Exercise aim
Rewrite the data from the line containing "In the INVERSIÓN chart, what is the value for APROPIACIÓN?" through the line containing "Is the value for 2020", substituting "OPERACIÓN" for every "FUNCIONAMIENTO" and keeping everything else the same. Return only those lines, without the pictures.

Data records
/---

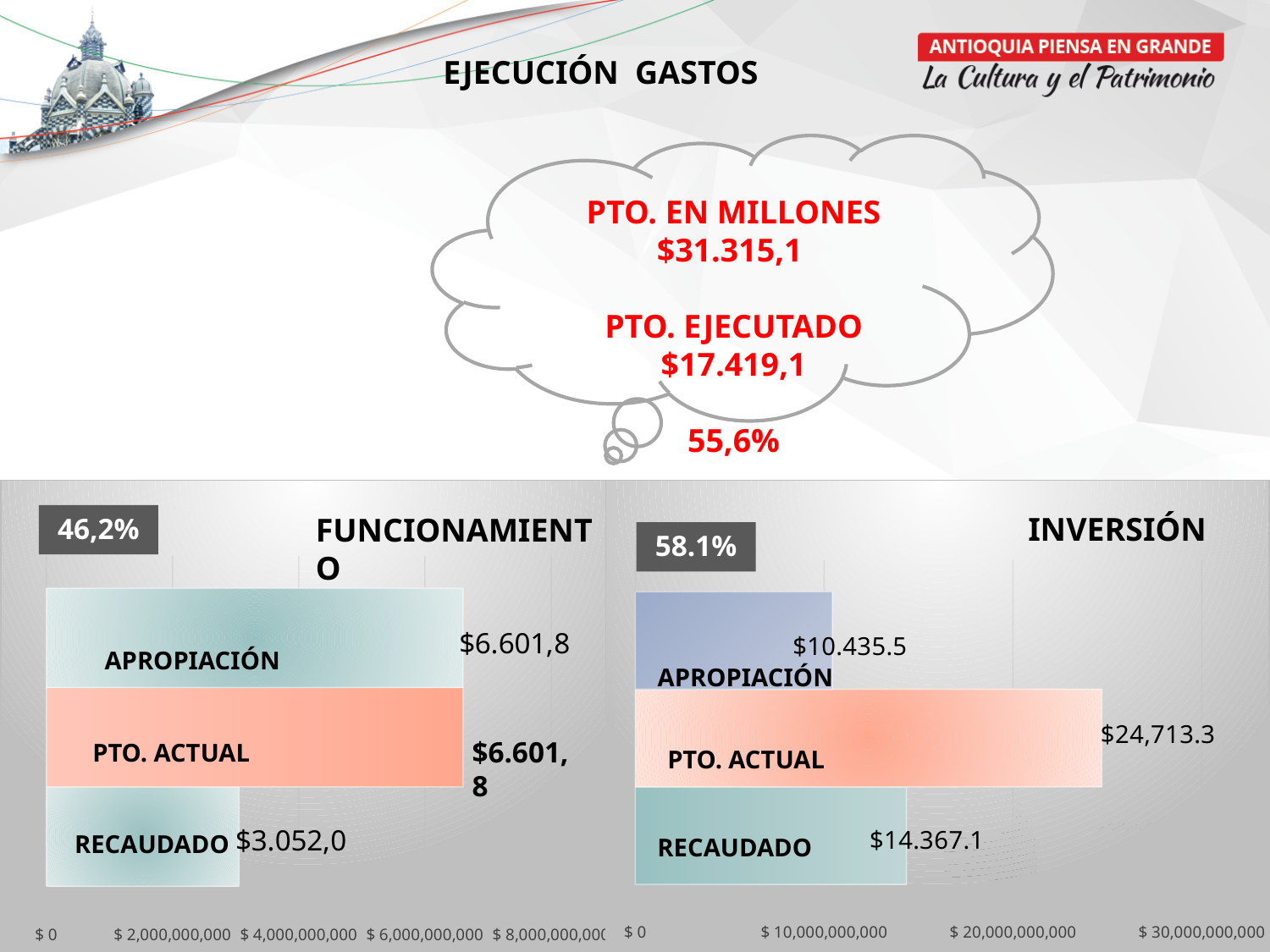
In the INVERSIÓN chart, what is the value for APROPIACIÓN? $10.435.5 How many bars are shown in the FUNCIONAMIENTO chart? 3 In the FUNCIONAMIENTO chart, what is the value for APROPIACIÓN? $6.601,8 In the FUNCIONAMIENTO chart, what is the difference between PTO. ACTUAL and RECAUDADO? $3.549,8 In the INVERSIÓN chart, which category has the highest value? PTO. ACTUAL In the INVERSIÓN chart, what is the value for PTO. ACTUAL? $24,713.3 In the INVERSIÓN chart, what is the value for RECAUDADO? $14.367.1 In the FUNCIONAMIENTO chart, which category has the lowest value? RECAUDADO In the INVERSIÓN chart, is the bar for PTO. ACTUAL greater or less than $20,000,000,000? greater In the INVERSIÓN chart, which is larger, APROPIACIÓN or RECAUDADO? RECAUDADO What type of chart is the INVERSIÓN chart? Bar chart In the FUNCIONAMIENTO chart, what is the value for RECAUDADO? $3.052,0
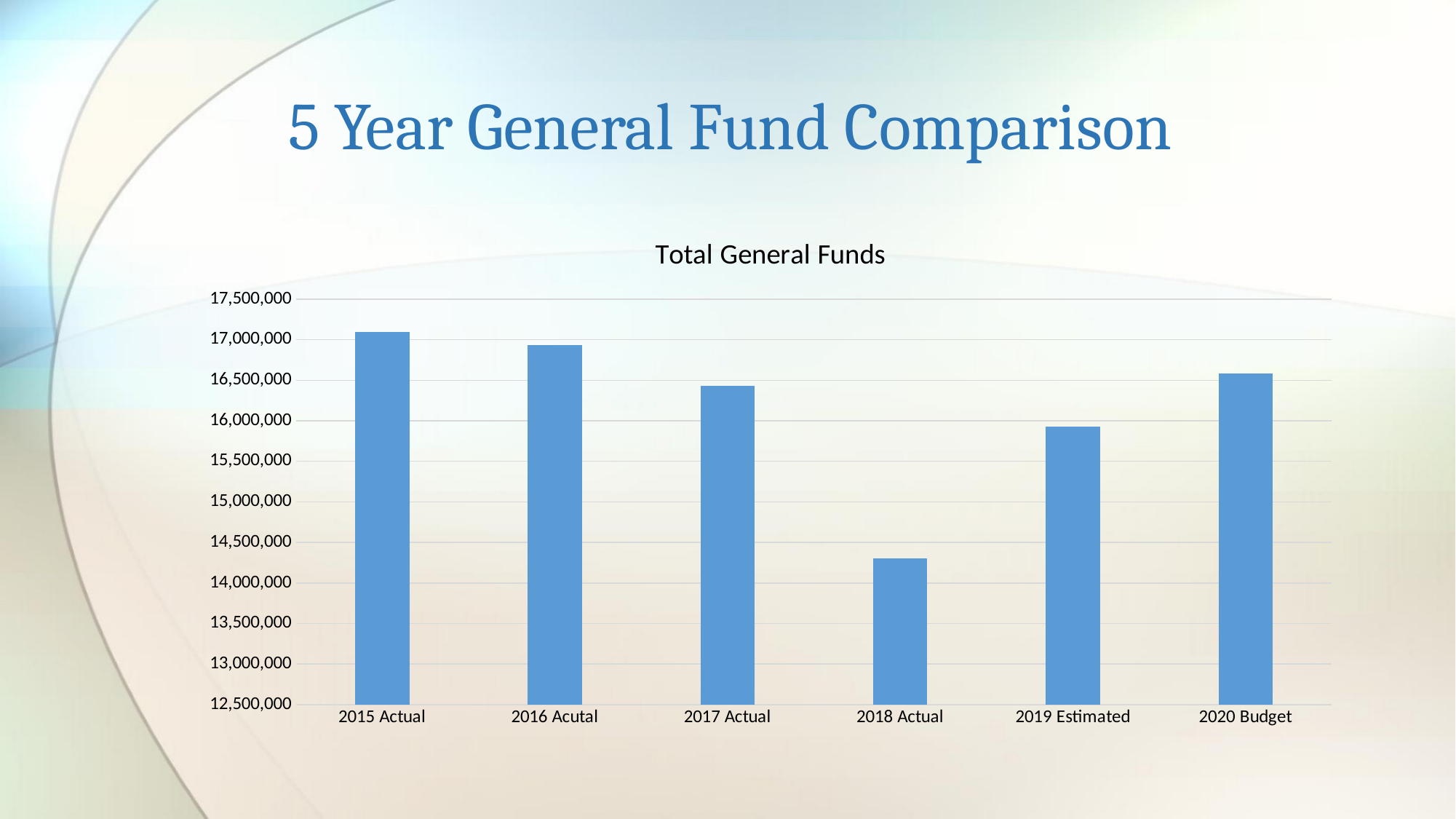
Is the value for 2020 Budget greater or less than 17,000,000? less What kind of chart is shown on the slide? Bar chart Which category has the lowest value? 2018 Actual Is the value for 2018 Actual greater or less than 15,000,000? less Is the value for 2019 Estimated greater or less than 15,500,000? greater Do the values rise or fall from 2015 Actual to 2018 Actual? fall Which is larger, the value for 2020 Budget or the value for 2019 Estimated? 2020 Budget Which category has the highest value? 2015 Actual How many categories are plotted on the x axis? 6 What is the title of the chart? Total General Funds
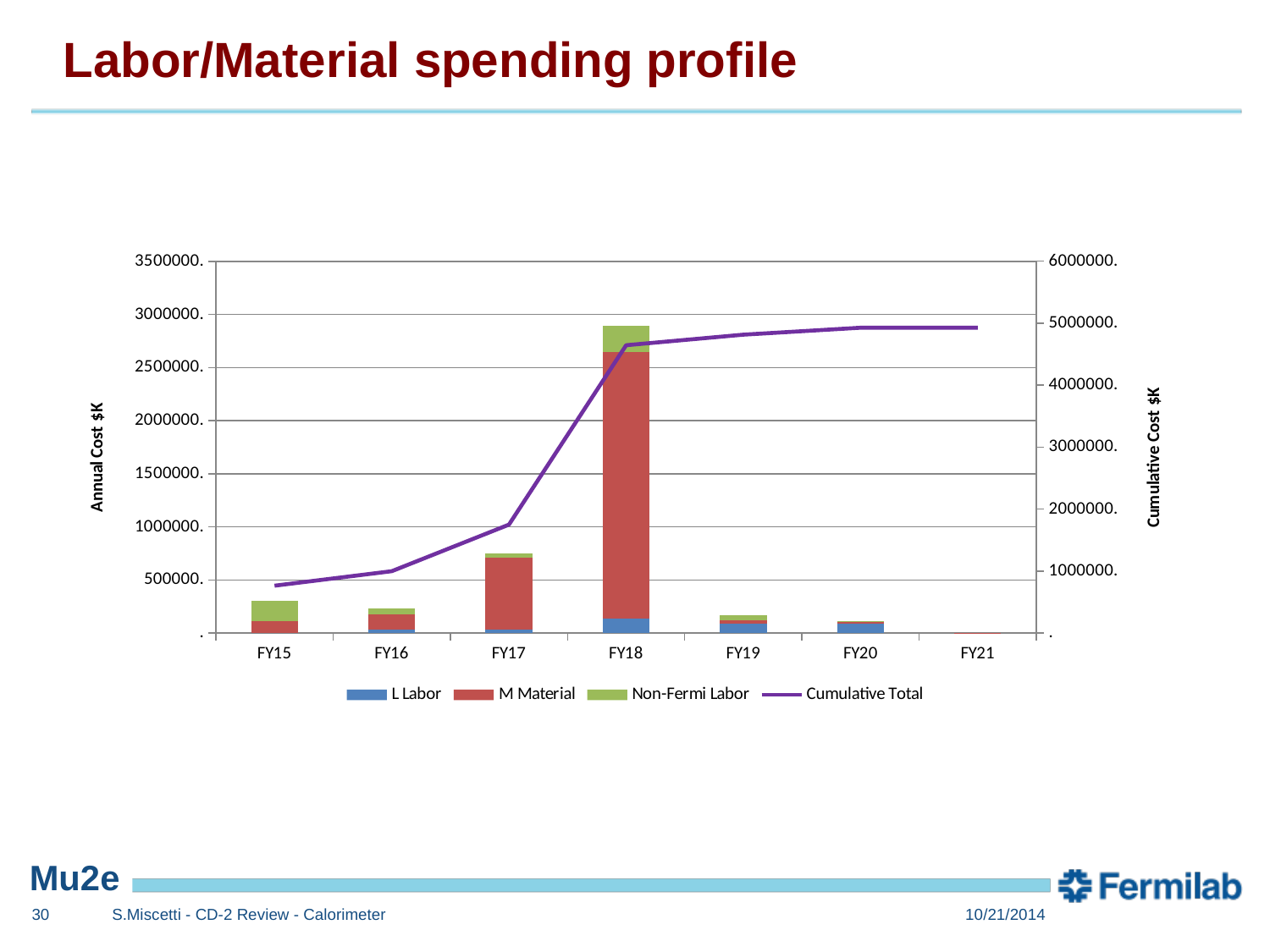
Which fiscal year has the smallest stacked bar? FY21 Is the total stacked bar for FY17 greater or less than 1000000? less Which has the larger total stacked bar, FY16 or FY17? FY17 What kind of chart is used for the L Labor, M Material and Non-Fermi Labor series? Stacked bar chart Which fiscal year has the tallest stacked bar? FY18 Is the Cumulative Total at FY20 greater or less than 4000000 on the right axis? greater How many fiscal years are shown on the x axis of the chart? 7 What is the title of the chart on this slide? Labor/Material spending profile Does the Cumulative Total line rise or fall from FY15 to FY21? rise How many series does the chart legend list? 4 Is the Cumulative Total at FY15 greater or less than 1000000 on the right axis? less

\---
/---

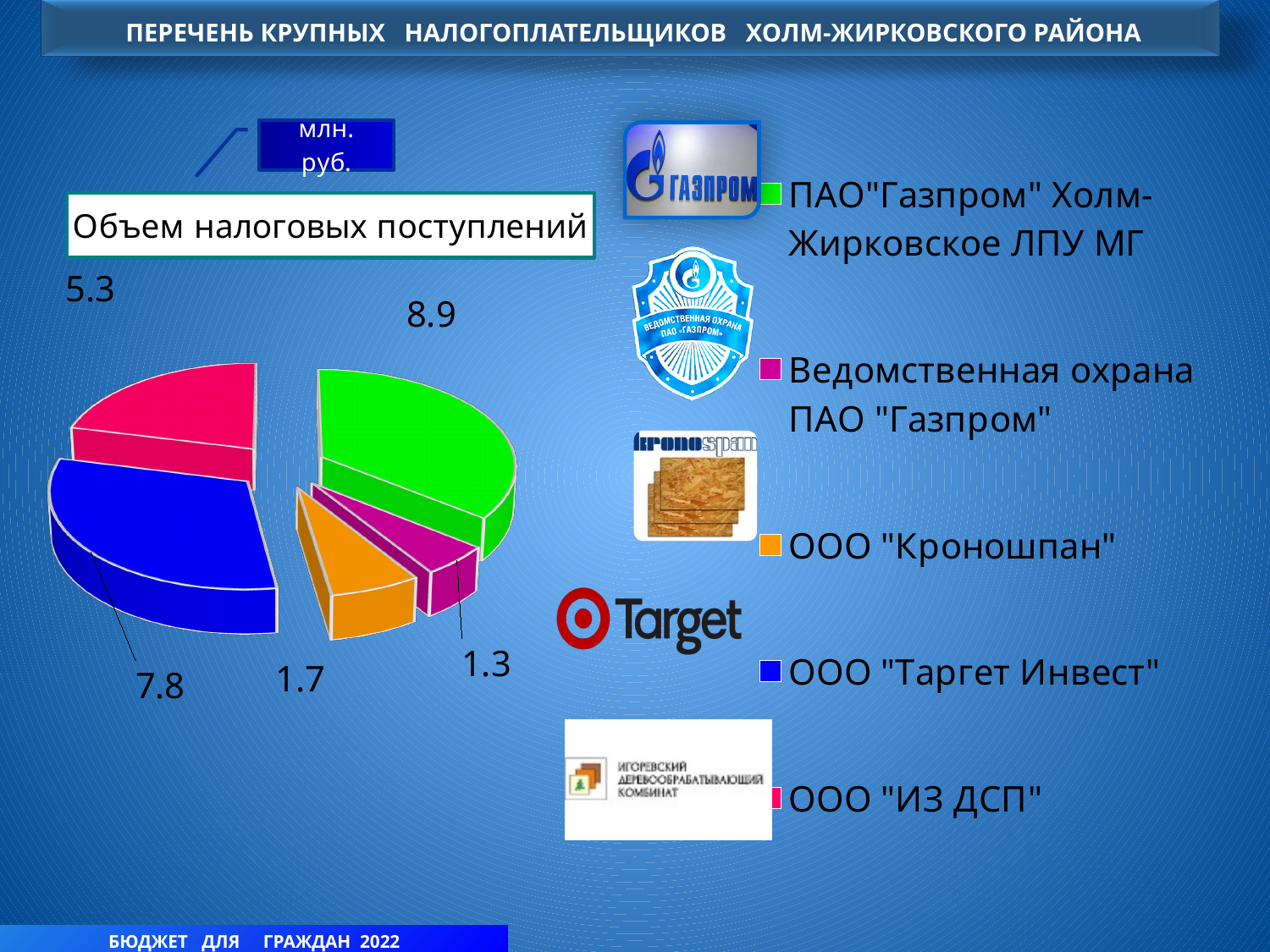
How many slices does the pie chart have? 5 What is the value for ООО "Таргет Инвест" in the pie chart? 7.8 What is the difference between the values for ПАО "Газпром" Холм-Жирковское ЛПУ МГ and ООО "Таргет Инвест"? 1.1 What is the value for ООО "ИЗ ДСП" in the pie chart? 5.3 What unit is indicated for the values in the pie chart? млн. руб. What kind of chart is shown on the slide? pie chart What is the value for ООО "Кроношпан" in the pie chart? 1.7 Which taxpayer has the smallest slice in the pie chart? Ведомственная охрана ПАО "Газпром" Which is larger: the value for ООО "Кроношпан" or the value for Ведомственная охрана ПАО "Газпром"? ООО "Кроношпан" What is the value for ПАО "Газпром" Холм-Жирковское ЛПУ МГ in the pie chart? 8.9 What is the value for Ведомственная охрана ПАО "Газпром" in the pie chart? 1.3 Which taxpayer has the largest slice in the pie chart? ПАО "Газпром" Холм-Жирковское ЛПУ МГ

\---
/---

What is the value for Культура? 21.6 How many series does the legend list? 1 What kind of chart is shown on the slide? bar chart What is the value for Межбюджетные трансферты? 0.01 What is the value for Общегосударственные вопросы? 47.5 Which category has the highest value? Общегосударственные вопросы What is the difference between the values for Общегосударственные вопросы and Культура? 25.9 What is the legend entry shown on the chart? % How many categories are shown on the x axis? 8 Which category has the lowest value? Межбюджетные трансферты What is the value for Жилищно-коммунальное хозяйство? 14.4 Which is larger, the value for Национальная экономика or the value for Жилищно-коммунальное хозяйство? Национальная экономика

\---

Answer box
In the INVERSIÓN chart, what is the value for APROPIACIÓN? $10.435.5 How many bars are shown in the OPERACIÓN chart? 3 In the OPERACIÓN chart, what is the value for APROPIACIÓN? $6.601,8 In the OPERACIÓN chart, what is the difference between PTO. ACTUAL and RECAUDADO? $3.549,8 In the INVERSIÓN chart, which category has the highest value? PTO. ACTUAL In the INVERSIÓN chart, what is the value for PTO. ACTUAL? $24,713.3 In the INVERSIÓN chart, what is the value for RECAUDADO? $14.367.1 In the OPERACIÓN chart, which category has the lowest value? RECAUDADO In the INVERSIÓN chart, is the bar for PTO. ACTUAL greater or less than $20,000,000,000? greater In the INVERSIÓN chart, which is larger, APROPIACIÓN or RECAUDADO? RECAUDADO What type of chart is the INVERSIÓN chart? Bar chart In the OPERACIÓN chart, what is the value for RECAUDADO? $3.052,0
Is the value for 2020 Budget greater or less than 17,000,000? less What kind of chart is shown on the slide? Bar chart Which category has the lowest value? 2018 Actual Is the value for 2018 Actual greater or less than 15,000,000? less Is the value for 2019 Estimated greater or less than 15,500,000? greater Do the values rise or fall from 2015 Actual to 2018 Actual? fall Which is larger, the value for 2020 Budget or the value for 2019 Estimated? 2020 Budget Which category has the highest value? 2015 Actual How many categories are plotted on the x axis? 6 What is the title of the chart? Total General Funds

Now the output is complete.